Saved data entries
+===+
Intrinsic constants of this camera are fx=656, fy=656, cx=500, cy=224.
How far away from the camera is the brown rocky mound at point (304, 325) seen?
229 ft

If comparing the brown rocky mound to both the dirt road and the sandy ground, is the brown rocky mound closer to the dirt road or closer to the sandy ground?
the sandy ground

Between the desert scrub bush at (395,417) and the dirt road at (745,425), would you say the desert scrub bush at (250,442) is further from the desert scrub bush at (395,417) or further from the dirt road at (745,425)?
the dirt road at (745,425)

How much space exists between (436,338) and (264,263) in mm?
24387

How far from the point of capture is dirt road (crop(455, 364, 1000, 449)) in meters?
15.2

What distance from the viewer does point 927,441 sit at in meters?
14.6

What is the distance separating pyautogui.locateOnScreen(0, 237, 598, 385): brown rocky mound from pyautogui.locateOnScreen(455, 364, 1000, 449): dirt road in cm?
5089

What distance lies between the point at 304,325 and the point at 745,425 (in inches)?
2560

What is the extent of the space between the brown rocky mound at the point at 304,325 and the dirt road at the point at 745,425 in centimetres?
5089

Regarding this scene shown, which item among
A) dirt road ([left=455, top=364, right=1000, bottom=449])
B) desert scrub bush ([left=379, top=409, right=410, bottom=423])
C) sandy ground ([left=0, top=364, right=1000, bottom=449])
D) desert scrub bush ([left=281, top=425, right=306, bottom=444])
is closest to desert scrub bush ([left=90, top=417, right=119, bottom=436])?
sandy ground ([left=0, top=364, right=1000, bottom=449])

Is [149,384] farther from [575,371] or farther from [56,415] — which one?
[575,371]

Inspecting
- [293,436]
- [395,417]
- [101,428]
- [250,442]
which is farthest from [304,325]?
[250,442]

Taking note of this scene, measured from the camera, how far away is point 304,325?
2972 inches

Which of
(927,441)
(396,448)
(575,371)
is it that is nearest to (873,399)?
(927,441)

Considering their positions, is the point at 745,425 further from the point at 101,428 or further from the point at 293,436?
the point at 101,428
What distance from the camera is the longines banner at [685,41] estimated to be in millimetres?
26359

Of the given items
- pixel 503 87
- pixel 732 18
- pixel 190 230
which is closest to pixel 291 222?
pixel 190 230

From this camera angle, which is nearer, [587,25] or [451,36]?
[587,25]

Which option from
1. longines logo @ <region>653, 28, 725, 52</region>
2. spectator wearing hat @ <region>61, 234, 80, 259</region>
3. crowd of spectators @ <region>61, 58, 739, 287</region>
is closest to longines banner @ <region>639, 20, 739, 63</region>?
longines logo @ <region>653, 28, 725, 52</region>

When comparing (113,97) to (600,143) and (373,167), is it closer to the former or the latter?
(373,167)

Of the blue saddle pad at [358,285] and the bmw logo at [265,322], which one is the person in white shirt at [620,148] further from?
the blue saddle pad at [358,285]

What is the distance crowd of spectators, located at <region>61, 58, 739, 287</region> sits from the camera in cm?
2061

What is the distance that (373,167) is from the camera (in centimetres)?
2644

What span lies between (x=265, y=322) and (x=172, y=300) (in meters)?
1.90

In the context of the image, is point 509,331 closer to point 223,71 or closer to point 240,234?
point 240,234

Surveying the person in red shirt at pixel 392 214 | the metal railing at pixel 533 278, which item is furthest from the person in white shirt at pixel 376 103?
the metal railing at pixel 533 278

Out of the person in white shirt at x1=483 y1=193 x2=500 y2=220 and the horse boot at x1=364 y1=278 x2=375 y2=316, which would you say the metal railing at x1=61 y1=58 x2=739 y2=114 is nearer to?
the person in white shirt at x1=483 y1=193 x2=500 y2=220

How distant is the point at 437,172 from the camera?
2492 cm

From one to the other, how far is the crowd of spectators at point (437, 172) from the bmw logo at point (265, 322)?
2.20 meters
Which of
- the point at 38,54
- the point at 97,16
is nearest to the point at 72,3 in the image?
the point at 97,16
+===+
Retype the records that precede this task, keeping them exactly the same.

Intrinsic constants of this camera are fx=656, fy=656, cx=500, cy=224.
How far away from the camera is the brown rocky mound at point (304, 325) seen?
229 ft

If comparing the brown rocky mound to both the dirt road and the sandy ground, is the brown rocky mound closer to the dirt road or closer to the sandy ground?
the sandy ground

Between the desert scrub bush at (395,417) and the dirt road at (745,425), would you say the desert scrub bush at (250,442) is further from the desert scrub bush at (395,417) or further from the dirt road at (745,425)?
the dirt road at (745,425)

How much space exists between (436,338) and (264,263) in mm?
24387

How far from the point of capture is dirt road (crop(455, 364, 1000, 449)) in meters?
15.2

What distance from the viewer does point 927,441 sit at in meters?
14.6

What is the distance separating pyautogui.locateOnScreen(0, 237, 598, 385): brown rocky mound from pyautogui.locateOnScreen(455, 364, 1000, 449): dirt road in cm?
5089

What distance lies between the point at 304,325 and the point at 745,425 (in inches)?
2560

What is the extent of the space between the brown rocky mound at the point at 304,325 and the dirt road at the point at 745,425 in centimetres?
5089

Regarding this scene shown, which item among
A) dirt road ([left=455, top=364, right=1000, bottom=449])
B) desert scrub bush ([left=379, top=409, right=410, bottom=423])
C) sandy ground ([left=0, top=364, right=1000, bottom=449])
D) desert scrub bush ([left=281, top=425, right=306, bottom=444])
is closest to desert scrub bush ([left=90, top=417, right=119, bottom=436])?
sandy ground ([left=0, top=364, right=1000, bottom=449])

Is [149,384] farther from [575,371] or farther from [56,415] — which one?
[575,371]

Inspecting
- [293,436]
- [395,417]
- [101,428]
- [250,442]
which is farthest from [304,325]?
[250,442]

Taking note of this scene, measured from the camera, how far away is point 304,325?
2972 inches

Which of
(927,441)
(396,448)
(575,371)
is it that is nearest to (873,399)?
(927,441)

Considering their positions, is the point at 745,425 further from the point at 101,428 or further from the point at 293,436?
the point at 101,428
What distance from the camera is the longines banner at [685,41] estimated to be in millimetres?
26359

Of the given items
- pixel 503 87
- pixel 732 18
- pixel 190 230
which is closest to pixel 291 222?
pixel 190 230

From this camera angle, which is nearer, [587,25] or [451,36]?
[587,25]

Which option from
1. longines logo @ <region>653, 28, 725, 52</region>
2. spectator wearing hat @ <region>61, 234, 80, 259</region>
3. crowd of spectators @ <region>61, 58, 739, 287</region>
is closest to longines banner @ <region>639, 20, 739, 63</region>?
longines logo @ <region>653, 28, 725, 52</region>

When comparing (113,97) to (600,143) and (373,167), is it closer to the former or the latter?
(373,167)

Of the blue saddle pad at [358,285] and the bmw logo at [265,322], which one is the person in white shirt at [620,148] further from?
the blue saddle pad at [358,285]

What is the distance crowd of spectators, located at <region>61, 58, 739, 287</region> sits from the camera in cm?
2061

What is the distance that (373,167) is from the camera (in centimetres)?
2644

What span lies between (x=265, y=322) and (x=172, y=300) (in meters)?
1.90

In the context of the image, is point 509,331 closer to point 223,71 or closer to point 240,234?
point 240,234

Surveying the person in red shirt at pixel 392 214 | the metal railing at pixel 533 278, which item is furthest from the person in white shirt at pixel 376 103?
the metal railing at pixel 533 278

Out of the person in white shirt at x1=483 y1=193 x2=500 y2=220 and the horse boot at x1=364 y1=278 x2=375 y2=316, which would you say the metal railing at x1=61 y1=58 x2=739 y2=114 is nearer to?
the person in white shirt at x1=483 y1=193 x2=500 y2=220

How distant is the point at 437,172 from the camera?
2492 cm

From one to the other, how far is the crowd of spectators at point (437, 172) from the bmw logo at point (265, 322)?
2.20 meters
Which of
- the point at 38,54
- the point at 97,16
is nearest to the point at 72,3 in the image?
the point at 97,16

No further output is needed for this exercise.